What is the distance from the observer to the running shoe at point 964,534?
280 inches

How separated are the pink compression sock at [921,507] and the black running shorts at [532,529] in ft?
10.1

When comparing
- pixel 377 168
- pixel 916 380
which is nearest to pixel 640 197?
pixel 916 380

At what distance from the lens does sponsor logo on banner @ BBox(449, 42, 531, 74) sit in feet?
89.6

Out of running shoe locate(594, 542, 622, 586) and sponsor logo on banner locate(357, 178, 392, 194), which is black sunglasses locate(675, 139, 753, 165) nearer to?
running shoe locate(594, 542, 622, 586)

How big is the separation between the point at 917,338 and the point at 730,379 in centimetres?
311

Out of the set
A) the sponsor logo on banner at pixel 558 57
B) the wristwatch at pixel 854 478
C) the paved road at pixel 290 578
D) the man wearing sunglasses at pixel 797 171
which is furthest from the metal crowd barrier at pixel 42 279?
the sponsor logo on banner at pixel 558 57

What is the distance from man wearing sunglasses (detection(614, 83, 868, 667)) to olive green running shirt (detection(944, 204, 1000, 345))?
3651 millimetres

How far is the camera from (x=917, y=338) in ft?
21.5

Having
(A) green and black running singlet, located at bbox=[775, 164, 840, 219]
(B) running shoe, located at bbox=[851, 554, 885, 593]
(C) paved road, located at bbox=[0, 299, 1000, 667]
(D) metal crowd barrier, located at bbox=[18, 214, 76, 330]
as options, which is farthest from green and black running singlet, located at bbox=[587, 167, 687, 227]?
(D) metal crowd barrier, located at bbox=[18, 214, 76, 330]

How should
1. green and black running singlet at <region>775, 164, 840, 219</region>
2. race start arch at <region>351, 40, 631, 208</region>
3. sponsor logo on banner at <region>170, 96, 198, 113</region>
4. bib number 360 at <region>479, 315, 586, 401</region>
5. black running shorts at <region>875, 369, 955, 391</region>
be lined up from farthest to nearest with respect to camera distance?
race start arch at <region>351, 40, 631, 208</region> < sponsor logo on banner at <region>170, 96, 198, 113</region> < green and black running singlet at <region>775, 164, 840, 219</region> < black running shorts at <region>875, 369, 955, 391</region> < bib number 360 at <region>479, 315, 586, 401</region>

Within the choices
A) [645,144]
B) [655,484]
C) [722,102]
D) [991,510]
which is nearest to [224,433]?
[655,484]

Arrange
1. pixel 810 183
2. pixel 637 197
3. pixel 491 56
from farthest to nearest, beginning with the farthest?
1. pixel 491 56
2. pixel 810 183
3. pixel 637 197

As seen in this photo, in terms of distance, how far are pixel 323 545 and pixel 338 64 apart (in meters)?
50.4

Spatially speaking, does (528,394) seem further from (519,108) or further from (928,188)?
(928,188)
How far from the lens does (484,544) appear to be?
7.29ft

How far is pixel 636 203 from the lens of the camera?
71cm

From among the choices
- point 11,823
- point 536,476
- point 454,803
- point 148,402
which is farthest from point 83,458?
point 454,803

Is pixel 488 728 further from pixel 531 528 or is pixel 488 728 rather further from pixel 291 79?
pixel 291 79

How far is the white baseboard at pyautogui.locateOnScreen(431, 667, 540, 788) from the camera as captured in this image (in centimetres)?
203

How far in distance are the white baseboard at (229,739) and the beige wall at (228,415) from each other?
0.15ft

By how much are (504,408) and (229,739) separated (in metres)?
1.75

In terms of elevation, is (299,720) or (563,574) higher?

======

Copy all of the data above verbatim, line for line, without changing anything.

[Result below]
What is the distance from the observer to the running shoe at point 964,534?
280 inches

How separated are the pink compression sock at [921,507] and the black running shorts at [532,529] in ft?
10.1

When comparing
- pixel 377 168
- pixel 916 380
which is nearest to pixel 640 197?
pixel 916 380

At what distance from the lens does sponsor logo on banner @ BBox(449, 42, 531, 74) sit in feet?
89.6

Out of running shoe locate(594, 542, 622, 586) and sponsor logo on banner locate(357, 178, 392, 194), which is black sunglasses locate(675, 139, 753, 165) nearer to?
running shoe locate(594, 542, 622, 586)

How big is the separation between the point at 917,338 and the point at 730,379 in centimetres?
311

Out of the set
A) the sponsor logo on banner at pixel 558 57
B) the wristwatch at pixel 854 478
C) the paved road at pixel 290 578
D) the man wearing sunglasses at pixel 797 171
which is furthest from the metal crowd barrier at pixel 42 279?
the sponsor logo on banner at pixel 558 57

What is the distance from man wearing sunglasses (detection(614, 83, 868, 667)) to olive green running shirt (detection(944, 204, 1000, 345))?
3651 millimetres

How far is the camera from (x=917, y=338) in ft?
21.5

Having
(A) green and black running singlet, located at bbox=[775, 164, 840, 219]
(B) running shoe, located at bbox=[851, 554, 885, 593]
(C) paved road, located at bbox=[0, 299, 1000, 667]
(D) metal crowd barrier, located at bbox=[18, 214, 76, 330]
as options, which is farthest from green and black running singlet, located at bbox=[587, 167, 687, 227]?
(D) metal crowd barrier, located at bbox=[18, 214, 76, 330]

How should
1. green and black running singlet at <region>775, 164, 840, 219</region>
2. race start arch at <region>351, 40, 631, 208</region>
3. sponsor logo on banner at <region>170, 96, 198, 113</region>
4. bib number 360 at <region>479, 315, 586, 401</region>
5. black running shorts at <region>875, 369, 955, 391</region>
be lined up from farthest to nearest with respect to camera distance?
race start arch at <region>351, 40, 631, 208</region> < sponsor logo on banner at <region>170, 96, 198, 113</region> < green and black running singlet at <region>775, 164, 840, 219</region> < black running shorts at <region>875, 369, 955, 391</region> < bib number 360 at <region>479, 315, 586, 401</region>

Within the choices
A) [645,144]
B) [655,484]
C) [722,102]
D) [991,510]
which is nearest to [224,433]?
[655,484]

Arrange
1. pixel 810 183
2. pixel 637 197
3. pixel 491 56
from farthest to nearest, beginning with the farthest?
1. pixel 491 56
2. pixel 810 183
3. pixel 637 197

As seen in this photo, in terms of distance, how far are pixel 323 545 and pixel 338 64 apart (in meters)?
50.4

Spatially speaking, does (528,394) seem further from (519,108) or further from (928,188)?
(928,188)
How far from the lens does (484,544) appear to be?
7.29ft

How far is pixel 636 203 from the lens of the camera?
71cm

From among the choices
- point 11,823
- point 536,476
- point 454,803
- point 148,402
which is farthest from point 83,458?
point 454,803

Is pixel 488 728 further from pixel 531 528 or is pixel 488 728 rather further from pixel 291 79?
pixel 291 79

How far is the white baseboard at pyautogui.locateOnScreen(431, 667, 540, 788) from the camera as captured in this image (in centimetres)?
203

How far in distance are the white baseboard at (229,739) and the beige wall at (228,415) from each other?
0.15ft

By how much are (504,408) and (229,739) separated (in metres)?
1.75

In terms of elevation, is (299,720) or (563,574) higher?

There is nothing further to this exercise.